While working at a previous company back in the 1980’s, my human resource department floated a recommendation to the CEO about implementing a cafeteria-style employee benefit program where participants would be provided benefit dollars to spend on an array of health insurance options. The benefit proposal seemed like a logical win-win for both the company and employees.
The CEO was known for his gruffness, temper and adversity to most anything people-related. Showing his aggravated disapproval for the HR idea, he wrote across the recommendation using a red magic marker in big sweeping letters, “Why the hell do we need a cafeteria when we have two break rooms and a restaurant on the first floor!”
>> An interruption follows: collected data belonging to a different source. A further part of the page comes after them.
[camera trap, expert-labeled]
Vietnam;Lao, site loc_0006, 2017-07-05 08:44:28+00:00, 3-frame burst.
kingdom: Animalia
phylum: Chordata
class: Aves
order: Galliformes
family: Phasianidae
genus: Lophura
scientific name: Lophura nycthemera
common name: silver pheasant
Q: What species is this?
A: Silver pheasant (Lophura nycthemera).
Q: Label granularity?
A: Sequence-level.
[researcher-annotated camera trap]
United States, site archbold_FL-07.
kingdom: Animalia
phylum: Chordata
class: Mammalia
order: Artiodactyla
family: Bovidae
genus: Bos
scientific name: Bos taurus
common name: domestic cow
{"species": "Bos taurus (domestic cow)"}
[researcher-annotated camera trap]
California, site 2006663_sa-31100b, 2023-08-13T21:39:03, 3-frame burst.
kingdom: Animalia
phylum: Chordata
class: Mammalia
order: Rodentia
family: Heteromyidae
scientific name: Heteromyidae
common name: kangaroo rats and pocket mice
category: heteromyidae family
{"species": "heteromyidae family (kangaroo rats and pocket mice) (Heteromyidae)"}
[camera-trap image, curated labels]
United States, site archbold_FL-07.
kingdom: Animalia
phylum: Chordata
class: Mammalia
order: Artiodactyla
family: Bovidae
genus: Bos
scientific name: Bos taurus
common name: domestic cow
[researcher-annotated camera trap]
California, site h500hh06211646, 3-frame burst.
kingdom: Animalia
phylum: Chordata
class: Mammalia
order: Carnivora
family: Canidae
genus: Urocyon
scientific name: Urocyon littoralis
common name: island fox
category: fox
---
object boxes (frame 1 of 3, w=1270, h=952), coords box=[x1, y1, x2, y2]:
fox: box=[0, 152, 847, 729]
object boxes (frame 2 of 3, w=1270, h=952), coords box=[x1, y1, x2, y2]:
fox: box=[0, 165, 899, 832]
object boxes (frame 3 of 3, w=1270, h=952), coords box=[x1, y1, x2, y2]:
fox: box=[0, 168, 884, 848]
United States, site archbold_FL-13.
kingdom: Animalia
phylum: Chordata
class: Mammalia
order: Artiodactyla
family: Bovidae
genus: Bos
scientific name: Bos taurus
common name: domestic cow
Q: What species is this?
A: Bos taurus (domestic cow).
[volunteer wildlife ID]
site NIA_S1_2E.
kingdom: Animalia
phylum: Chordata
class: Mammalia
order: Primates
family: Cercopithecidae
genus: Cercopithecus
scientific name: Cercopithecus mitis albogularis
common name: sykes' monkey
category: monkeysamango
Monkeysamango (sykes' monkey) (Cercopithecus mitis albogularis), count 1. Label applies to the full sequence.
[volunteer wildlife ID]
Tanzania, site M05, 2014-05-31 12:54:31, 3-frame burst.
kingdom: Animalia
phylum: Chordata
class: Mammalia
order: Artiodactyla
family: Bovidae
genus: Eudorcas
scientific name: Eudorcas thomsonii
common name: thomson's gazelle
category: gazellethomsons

Needless to say, he didn’t really read the memo and we didn’t implement the cafeteria plan. In fact, we didn’t implement much of anything that involved helping the employees enjoy their work experience; at least not until that CEO was out of the picture. Then improvements began on the people side of the business. The personality of the CEO largely determines the climate of an organization.
Today, more than ever, I believe company culture is king and the CEO is the torch bearer and champion for building a great workplace.
Today, more than ever, I believe company culture is king and the CEO is the torch bearer and champion for building a great workplace. As a business leader, spending time on your company’s work environment is like money in the bank for all stakeholders in the long-run. The creation of a great company culture trumps the richest of compensation or benefits programs. When your culture is toxic, you may overspend on various incentives to tie people to their cubicles. However, employees can tolerate a bad workplace for only so long, even if the company has the best dental plan money can buy.